Japan's Global Modernisms: 1880-1980

This course is an introduction to Japanese literature from the 1880s to 1980s. Our reading is guided by a different “ism” each week, from 19th-century eroticism and exoticism, through mid-century cosmopolitanism and colonialism, to second-wave feminism and existentialism in the wake of World War II. These distinct moments in the development of Japanese modernism (modanizumu) are shaped by encounters with foreign cultures, and by the importing of foreign ideas and vogues. All the same, we question—along with modernist writer Yu Ryutanji—the “critique that says modanizumu is nothing more than the latest display of imported cosmetics” (1930). We seek to develop a correspondingly nuanced picture of the specific and changing ways in which Japan understood and figured its relationship to the rest of the world through the course of a century.

Term: Fall 2023
Day/Time: MW 1:00 PM - 2:15 PM
EALL 565, EAST 553

Japanese Literature after 1970

This course is an introduction to Japanese literature written in the last fifty years, with a focus on women writers.
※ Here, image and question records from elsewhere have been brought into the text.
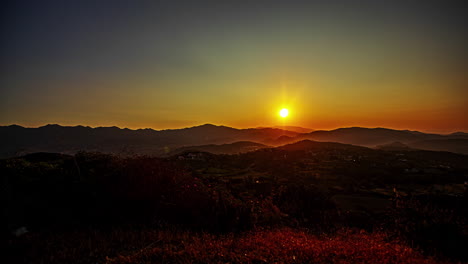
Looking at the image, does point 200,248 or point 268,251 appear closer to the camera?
point 268,251

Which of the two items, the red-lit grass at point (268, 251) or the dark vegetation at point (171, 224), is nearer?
the red-lit grass at point (268, 251)

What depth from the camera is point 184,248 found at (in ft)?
19.6

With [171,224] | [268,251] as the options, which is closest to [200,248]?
[268,251]

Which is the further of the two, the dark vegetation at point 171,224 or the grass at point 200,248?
the dark vegetation at point 171,224

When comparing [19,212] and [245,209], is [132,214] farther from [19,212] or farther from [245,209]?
[245,209]

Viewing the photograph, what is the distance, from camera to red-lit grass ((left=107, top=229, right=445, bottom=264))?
527cm

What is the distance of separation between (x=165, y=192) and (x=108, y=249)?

We read poetry and prose featuring mothers, daughters, and lovers, novels that follow convenience and thrift store workers, and poetry about factory girls. Our reading takes us from the daily grind of contemporary Tokyo to dystopian futures, from 1970s suburbia to surreal dreamscapes. We attend carefully to the ways in which different writers craft their works and, in particular, to their representation of feelings and affects. Whether the dull ache of loneliness, the oppression of boredom, or the heavy weight of fatigue, it is often something about the mood of a work—rather than its narrative—that leaves a distinct impression. We develop the tools to analyze and discuss this sense of distinctness, as well as discover ways to stage connections and comparisons between the works we read. Comparative and creative perspectives are especially welcome, and assignments can accommodate a range of media and presentation formats to suit. No knowledge of Japan or Japanese is required, nor is any prior grounding in literature. For those wishing to work with Japanese-language materials, please contact the instructor directly to organize additional Japanese-language workshops.

Term: Spring 2024
Day/Time: M 1:30 PM - 3:20 PM
EALL 567

Japan's Global Modernisms: 1880–1980

This course is an introduction to Japanese literature from the 1880s to 1980s. Our reading is guided by a different “ism” each week, from 19th-century eroticism and exoticism, through mid-century cosmopolitanism and colonialism, to second-wave feminism and existentialism in the wake of World War II. These distinct moments in the development of Japanese modernism (modanizumu) are shaped by encounters with foreign cultures and by the importing of foreign ideas and vogues. All the same, we question—along with modernist writer Yu Ryutanji—the “critique that says modanizumu is nothing more than the latest display of imported cosmetics” (1930). We seek to develop a correspondingly nuanced picture of the specific and changing ways in which Japan understood and figured its relationship to the rest of the world through the course of a century. Creative and comparative perspectives are especially welcome, and assignments can accommodate a range of media and presentation formats to suit.